After generating region proposals, these proposals are typically ranked or scored based on their likelihood of containing objects. High-scoring proposals are then passed to the subsequent object classification and localization steps of the object detection pipeline.

영역 제안을 생성한 후, 이러한 제안은 일반적으로 객체 포함 가능성에 따라 순위 또는 점수를 매깁니다. 높은 점수를 받은 제안은 후속 객체 분류 및 위치 파악 단계로 전달됩니다.

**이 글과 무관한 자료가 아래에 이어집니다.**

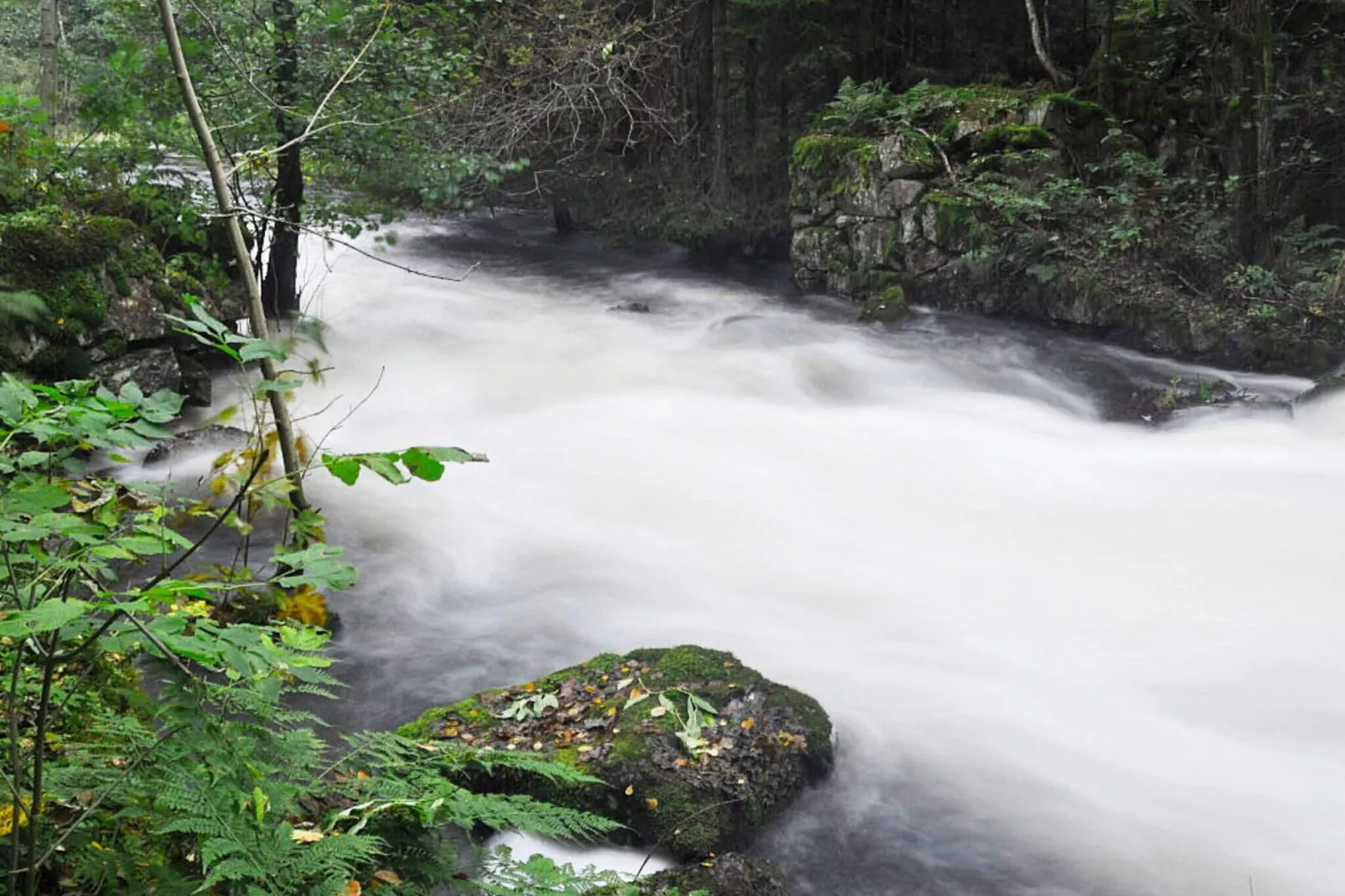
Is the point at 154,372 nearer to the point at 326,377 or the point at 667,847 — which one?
the point at 326,377

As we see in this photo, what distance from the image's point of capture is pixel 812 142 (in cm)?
1377

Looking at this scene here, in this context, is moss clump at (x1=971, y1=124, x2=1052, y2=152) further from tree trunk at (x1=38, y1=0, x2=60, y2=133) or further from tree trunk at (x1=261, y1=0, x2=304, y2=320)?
tree trunk at (x1=38, y1=0, x2=60, y2=133)

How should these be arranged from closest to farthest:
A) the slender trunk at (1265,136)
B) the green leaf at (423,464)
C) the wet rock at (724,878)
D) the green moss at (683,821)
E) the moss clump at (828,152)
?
1. the green leaf at (423,464)
2. the wet rock at (724,878)
3. the green moss at (683,821)
4. the slender trunk at (1265,136)
5. the moss clump at (828,152)

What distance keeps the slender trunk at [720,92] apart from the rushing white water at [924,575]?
4.32 metres

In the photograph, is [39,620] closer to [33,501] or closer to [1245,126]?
[33,501]

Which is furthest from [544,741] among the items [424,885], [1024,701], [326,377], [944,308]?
[944,308]

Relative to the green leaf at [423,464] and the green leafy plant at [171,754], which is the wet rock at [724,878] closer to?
the green leafy plant at [171,754]

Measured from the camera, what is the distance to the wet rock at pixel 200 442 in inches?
319

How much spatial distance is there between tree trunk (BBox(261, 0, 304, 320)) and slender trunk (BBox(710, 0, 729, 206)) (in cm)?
679

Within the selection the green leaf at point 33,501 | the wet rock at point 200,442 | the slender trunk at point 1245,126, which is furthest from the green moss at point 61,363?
the slender trunk at point 1245,126

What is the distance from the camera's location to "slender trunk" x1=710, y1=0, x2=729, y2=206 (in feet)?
50.8

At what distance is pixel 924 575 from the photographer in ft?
22.6

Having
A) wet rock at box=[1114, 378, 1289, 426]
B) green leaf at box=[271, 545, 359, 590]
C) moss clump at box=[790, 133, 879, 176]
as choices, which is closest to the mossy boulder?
green leaf at box=[271, 545, 359, 590]

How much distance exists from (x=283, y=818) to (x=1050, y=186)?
11.6 meters
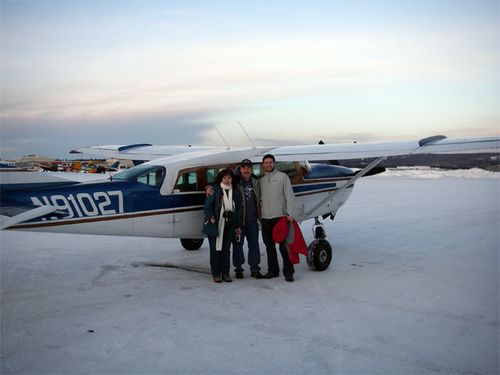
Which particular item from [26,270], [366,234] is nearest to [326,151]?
[366,234]

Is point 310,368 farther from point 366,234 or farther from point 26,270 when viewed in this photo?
point 366,234

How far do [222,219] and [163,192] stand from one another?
3.15 ft

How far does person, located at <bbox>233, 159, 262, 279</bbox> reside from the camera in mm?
6805

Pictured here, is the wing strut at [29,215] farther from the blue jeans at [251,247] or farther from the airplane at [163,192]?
the blue jeans at [251,247]

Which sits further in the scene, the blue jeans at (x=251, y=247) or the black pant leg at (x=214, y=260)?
the blue jeans at (x=251, y=247)

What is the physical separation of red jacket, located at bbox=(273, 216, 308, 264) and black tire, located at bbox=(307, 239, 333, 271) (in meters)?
0.55

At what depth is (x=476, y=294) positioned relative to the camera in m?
6.03

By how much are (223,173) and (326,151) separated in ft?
6.04

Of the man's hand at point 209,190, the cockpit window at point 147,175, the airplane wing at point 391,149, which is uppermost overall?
the airplane wing at point 391,149

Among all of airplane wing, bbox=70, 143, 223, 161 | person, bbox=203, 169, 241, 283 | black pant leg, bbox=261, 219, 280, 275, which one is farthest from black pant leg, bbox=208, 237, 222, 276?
airplane wing, bbox=70, 143, 223, 161

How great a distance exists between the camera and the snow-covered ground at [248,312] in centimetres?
412

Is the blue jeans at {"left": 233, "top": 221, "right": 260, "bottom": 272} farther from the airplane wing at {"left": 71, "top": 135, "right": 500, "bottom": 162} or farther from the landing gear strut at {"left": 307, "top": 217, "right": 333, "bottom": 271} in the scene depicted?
the airplane wing at {"left": 71, "top": 135, "right": 500, "bottom": 162}

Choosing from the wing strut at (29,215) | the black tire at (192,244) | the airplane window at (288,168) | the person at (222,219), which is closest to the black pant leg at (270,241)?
the person at (222,219)

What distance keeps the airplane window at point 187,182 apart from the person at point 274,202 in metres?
1.03
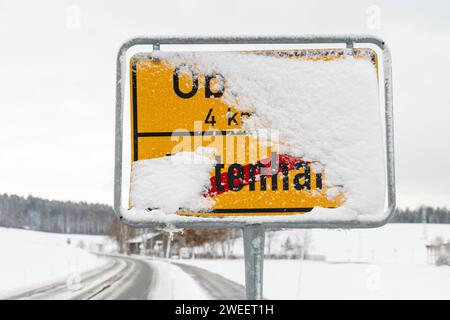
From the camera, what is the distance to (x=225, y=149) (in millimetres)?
1472

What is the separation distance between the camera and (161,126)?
1.49 metres

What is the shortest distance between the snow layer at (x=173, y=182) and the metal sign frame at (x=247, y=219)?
54 millimetres

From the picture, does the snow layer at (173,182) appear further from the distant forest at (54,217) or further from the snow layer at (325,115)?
the distant forest at (54,217)

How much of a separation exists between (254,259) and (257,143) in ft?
1.18

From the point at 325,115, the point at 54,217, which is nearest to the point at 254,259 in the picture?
the point at 325,115

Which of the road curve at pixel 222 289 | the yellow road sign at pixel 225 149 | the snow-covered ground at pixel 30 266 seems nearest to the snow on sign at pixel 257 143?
the yellow road sign at pixel 225 149

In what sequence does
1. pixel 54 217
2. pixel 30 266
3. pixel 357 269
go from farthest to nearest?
pixel 54 217 < pixel 30 266 < pixel 357 269

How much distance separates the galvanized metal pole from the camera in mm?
1430

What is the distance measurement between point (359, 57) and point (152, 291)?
20.4 metres

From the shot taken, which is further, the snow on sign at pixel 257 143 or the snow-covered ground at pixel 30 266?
the snow-covered ground at pixel 30 266

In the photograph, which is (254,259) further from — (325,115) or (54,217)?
(54,217)

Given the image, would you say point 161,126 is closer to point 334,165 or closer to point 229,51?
point 229,51

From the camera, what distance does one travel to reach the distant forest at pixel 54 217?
14438 centimetres

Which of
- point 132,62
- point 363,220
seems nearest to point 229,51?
point 132,62
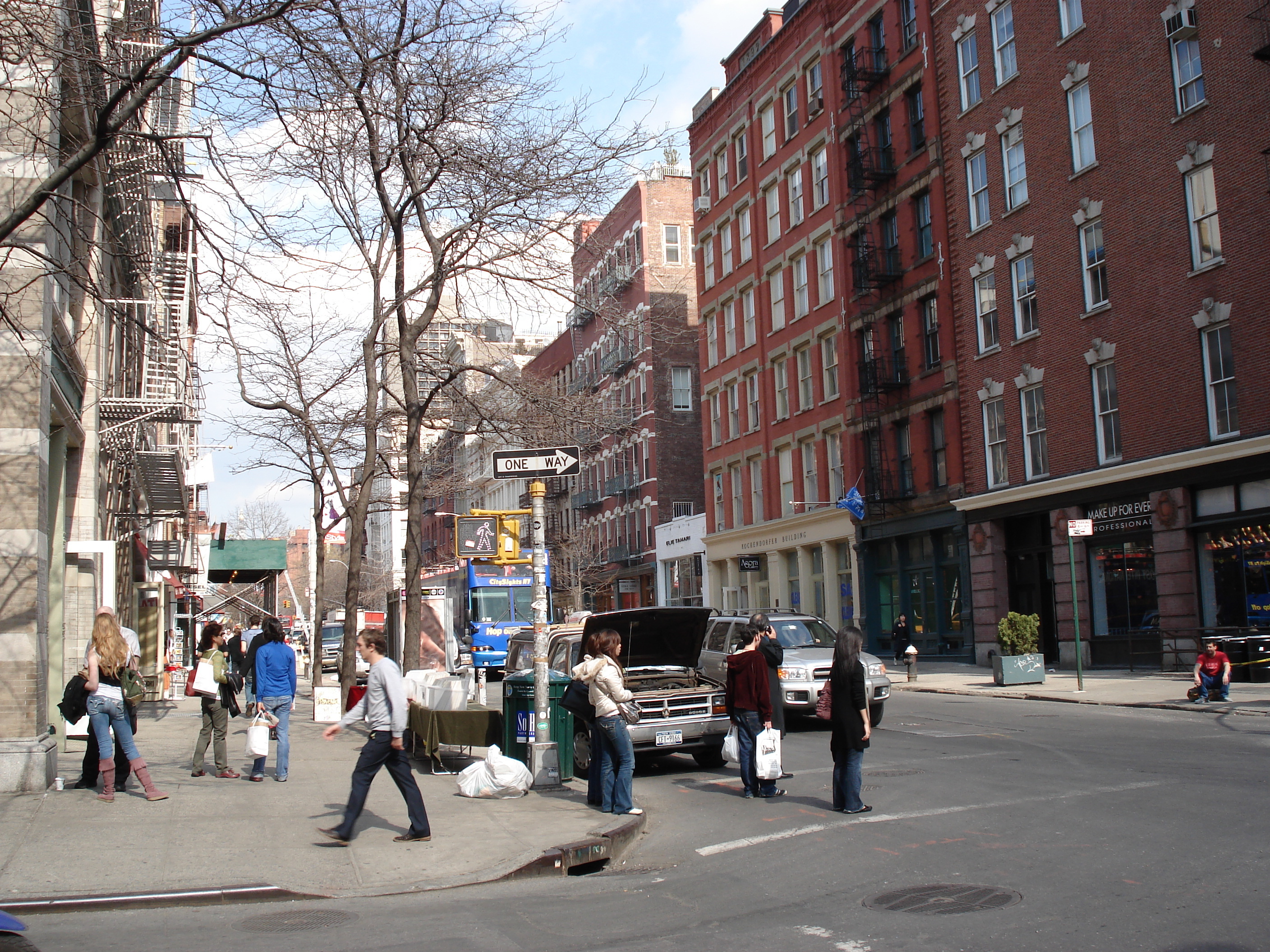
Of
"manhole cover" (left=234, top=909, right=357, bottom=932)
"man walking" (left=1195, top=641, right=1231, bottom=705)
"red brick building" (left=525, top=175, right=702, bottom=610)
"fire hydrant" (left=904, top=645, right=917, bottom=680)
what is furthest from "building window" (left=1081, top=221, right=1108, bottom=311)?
"red brick building" (left=525, top=175, right=702, bottom=610)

In summary, "Region Proposal" refers to the process of generating potential bounding boxes or regions in an image that are likely to contain objects. This process helps reduce the search space for object detection tasks and improves the efficiency of object detection algorithms.

요약하면, "Region Proposal(영역 제안)"은 이미지 내에 있는 객체가 포함될 가능성이 높은 경계 상자나 영역을 생성하는 과정을 의미합니다. 이 과정을 통해 객체 검출 작업의 검색 공간이 축소되며, 객체 검출 알고리즘의 효율성이 향상됩니다.

14.8.2. Fast R-CNN

The main performance bottleneck of an R-CNN lies in the independent CNN forward propagation for each region proposal, without sharing computation. Since these regions usually have overlaps, independent feature extractions lead to much repeated computation. One of the major improvements of the fast R-CNN from the R-CNN is that the CNN forward propagation is only performed on the entire image (Girshick, 2015).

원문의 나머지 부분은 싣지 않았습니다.